→ **WORK REQUIRED**:
Retype the line with "Japanische Rasta ラ" exactly. Then retype every line after it through the end of the entries below, and nothing more, leaving out pictures.
*** RECORDS PROVIDED ***
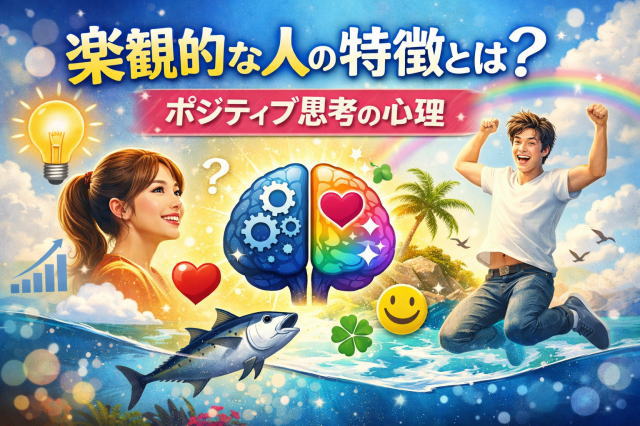 楽観的な人の特徴とは？ポジティブ思考の心理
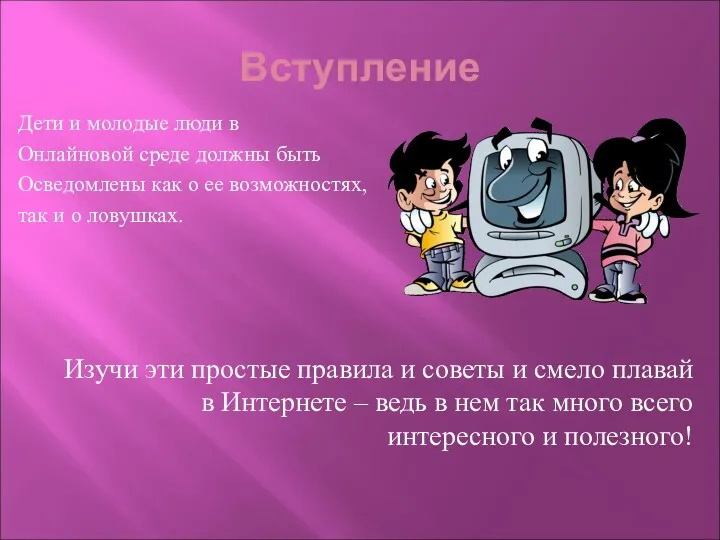 Вступление Дети и молодые люди в Онлайновой среде должны быть Осведомлены как о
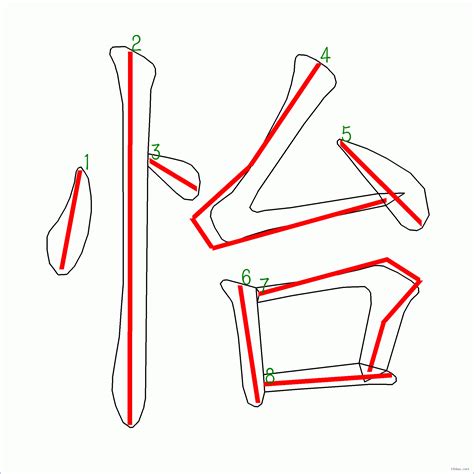 怡筆劃|漢字: 怡的筆畫順序 (“怡”8劃) 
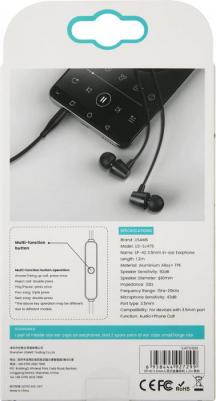 EP-42 – фото 6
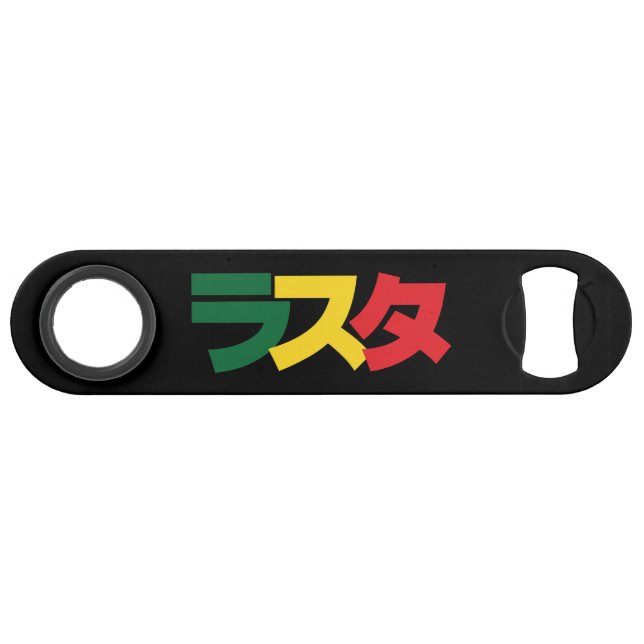 Japanische Rasta ラ タ grün, Gold und Rot Speed Flaschenöffner (Vorderseite (Horizontal))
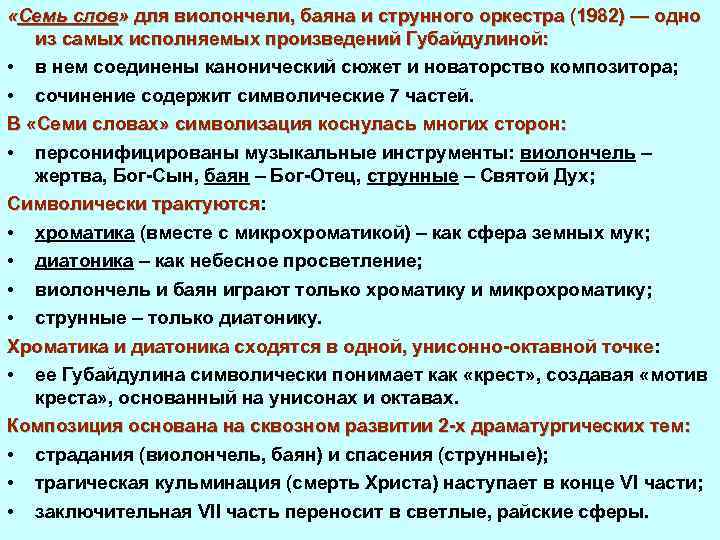  «Семь слов» для виолончели, баяна и струнного оркестра (1982) — одно из самых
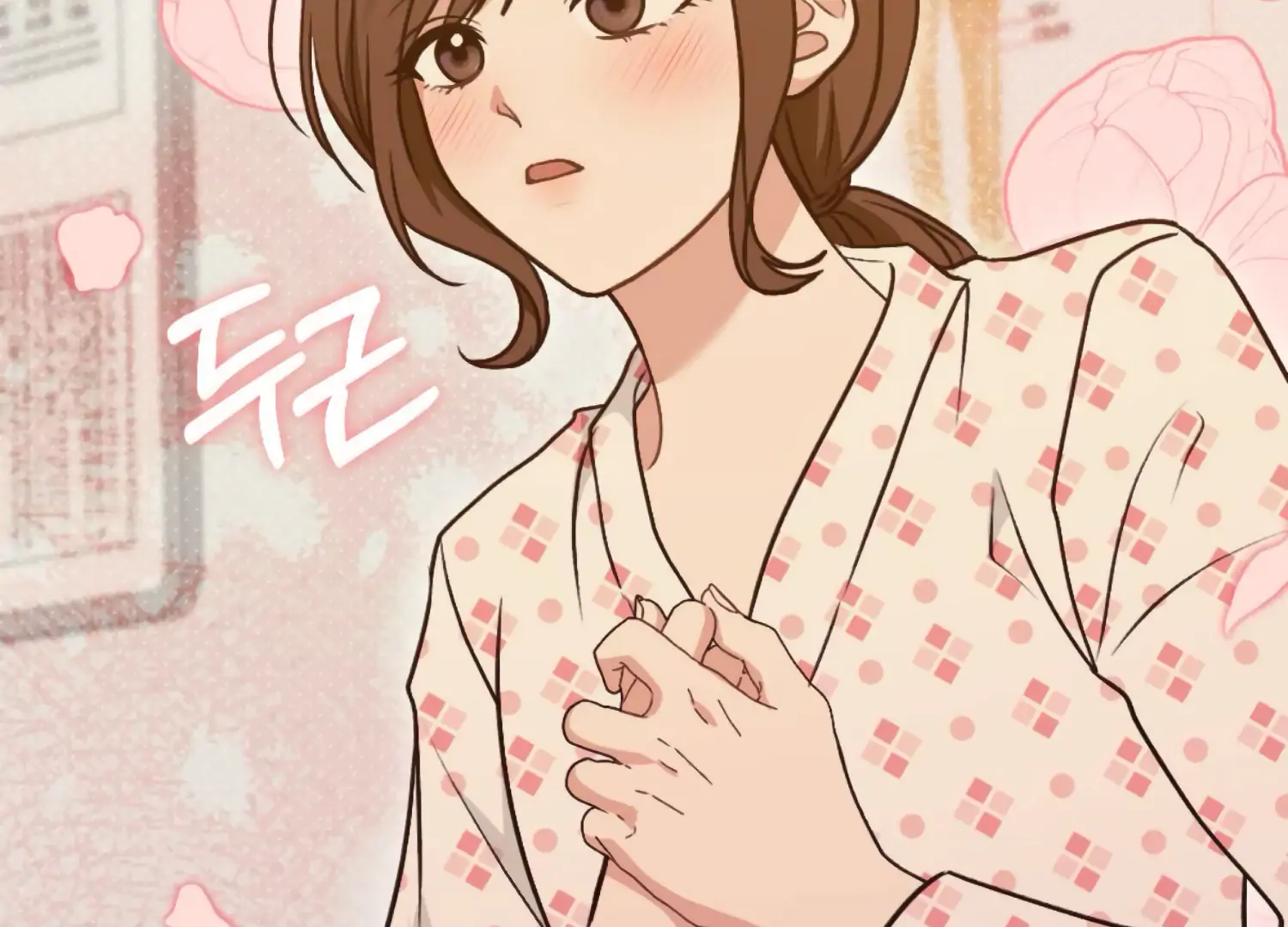 Work In Progress Chapter 5 - Page 179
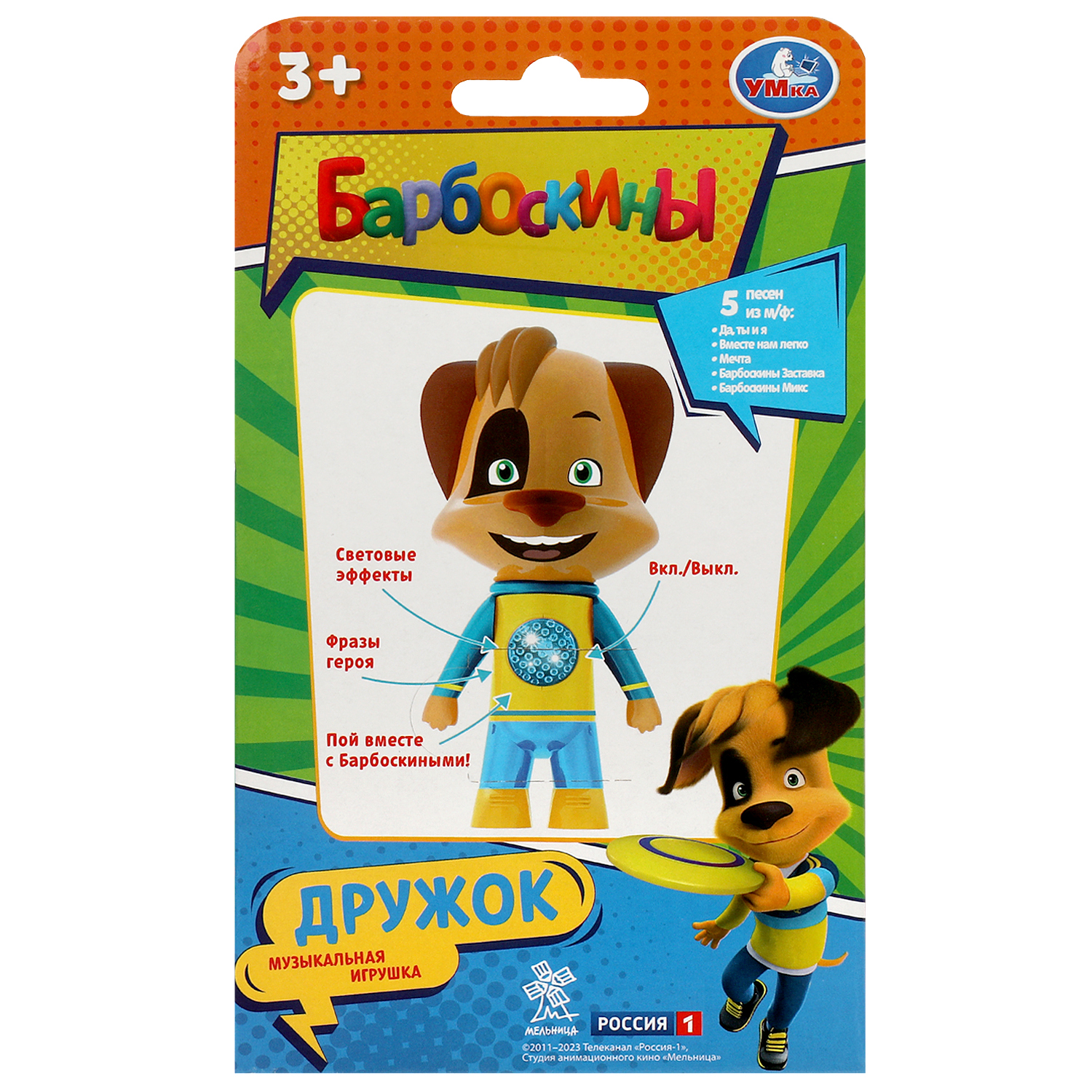 Игрушка УМка Дружок - фото 5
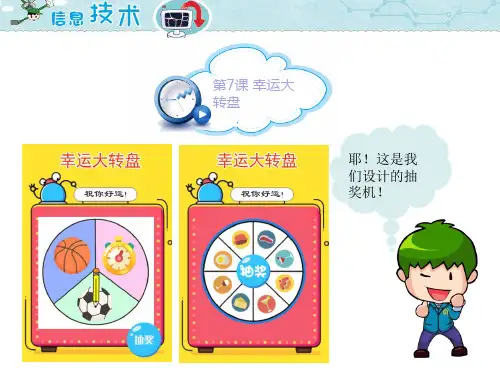 海南版信息技术五年级上册 第7课 幸运大转盘(课件)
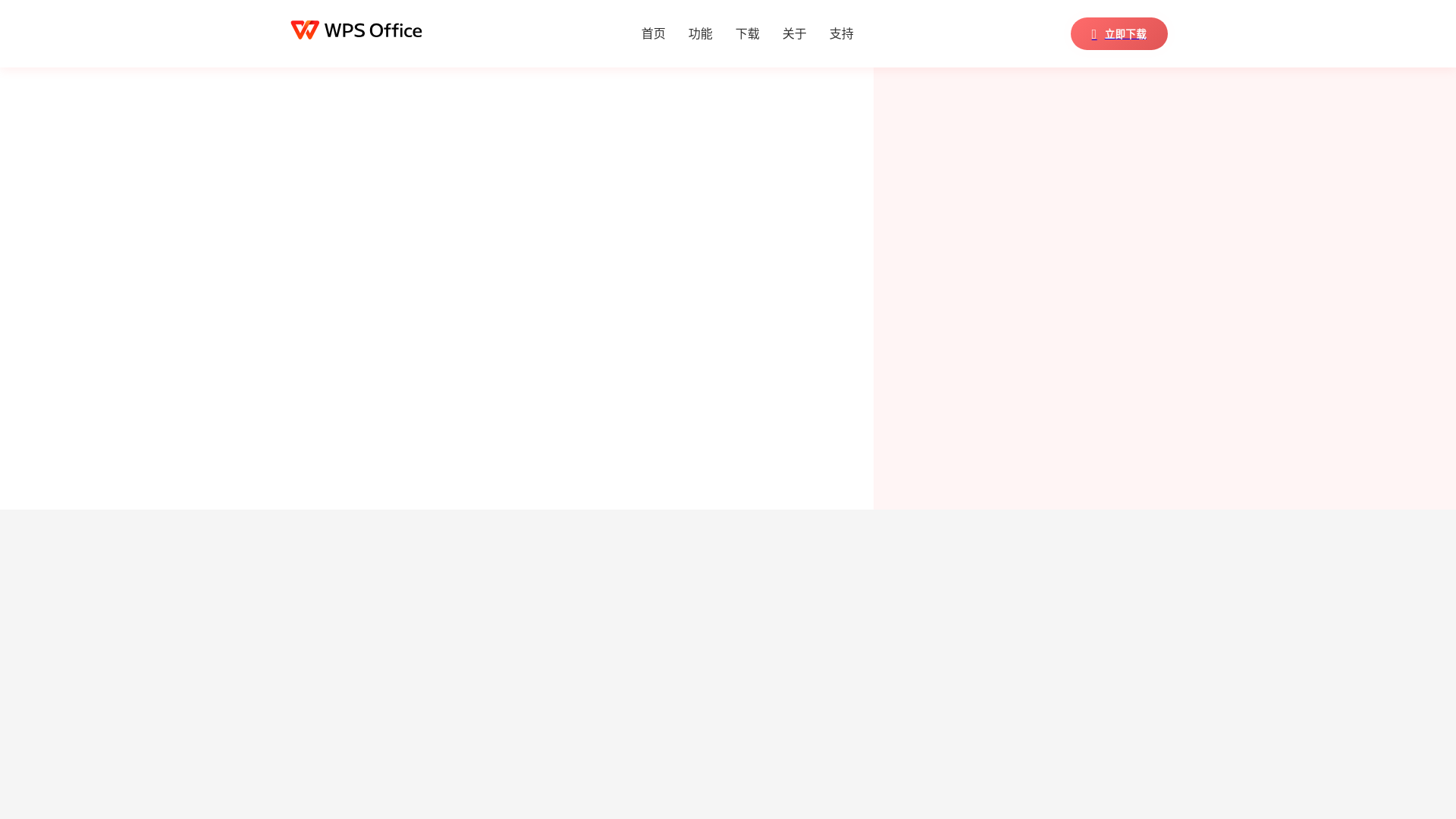 website screenshot of https://docx-wps.cn/
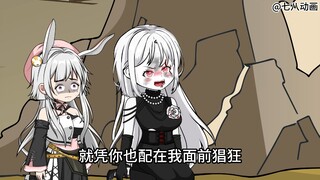 第195集：芙蕾雅生命垂危，李小凡犹豫不定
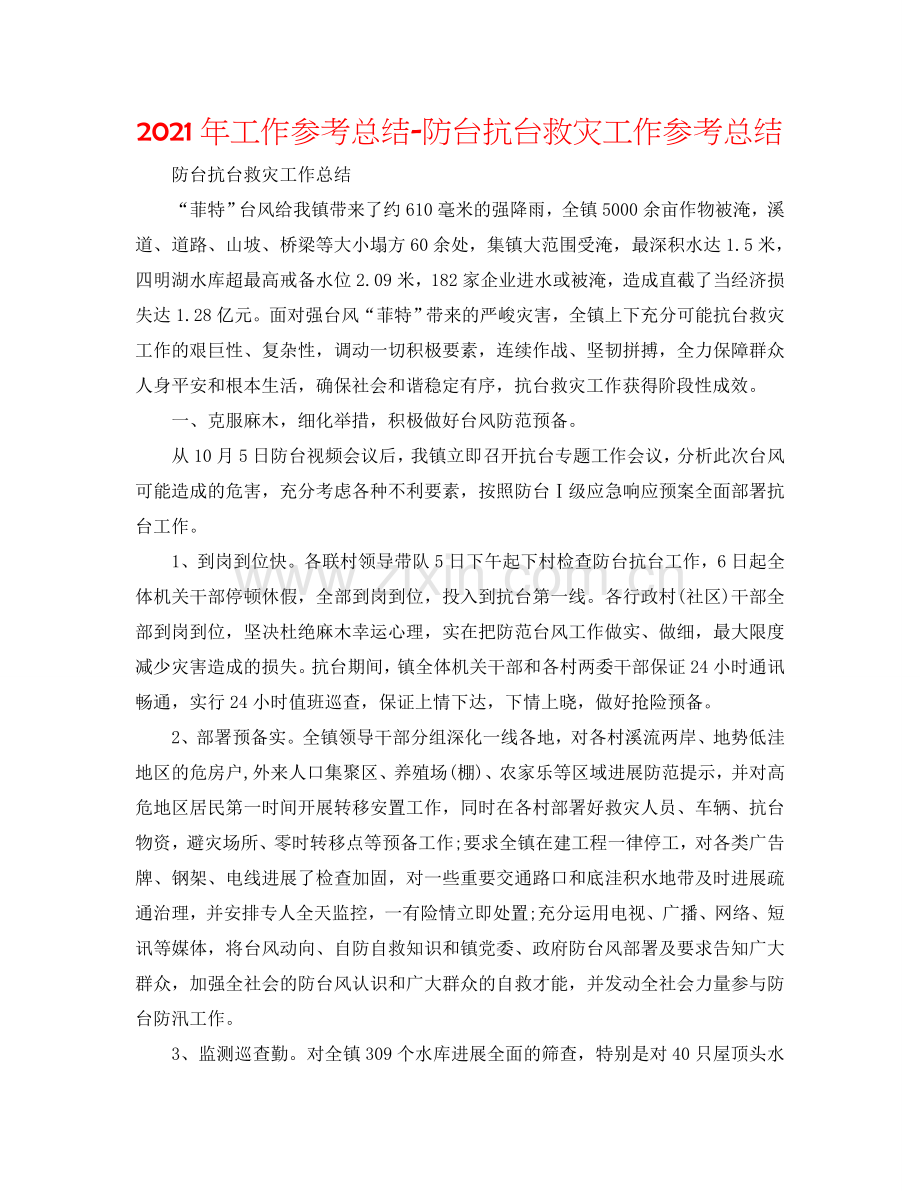 2024年工作参考总结-防台抗台救灾工作参考总结.doc_第1页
*** End of RECORDS PROVIDED ***
→ **TASK RESULT**:
 Japanische Rasta ラ タ grün, Gold und Rot Speed Flaschenöffner (Vorderseite (Horizontal))
  «Семь слов» для виолончели, баяна и струнного оркестра (1982) — одно из самых
 Work In Progress Chapter 5 - Page 179
 Игрушка УМка Дружок - фото 5
 海南版信息技术五年级上册 第7课 幸运大转盘(课件)
 website screenshot of https://docx-wps.cn/
 第195集：芙蕾雅生命垂危，李小凡犹豫不定
 2024年工作参考总结-防台抗台救灾工作参考总结.doc_第1页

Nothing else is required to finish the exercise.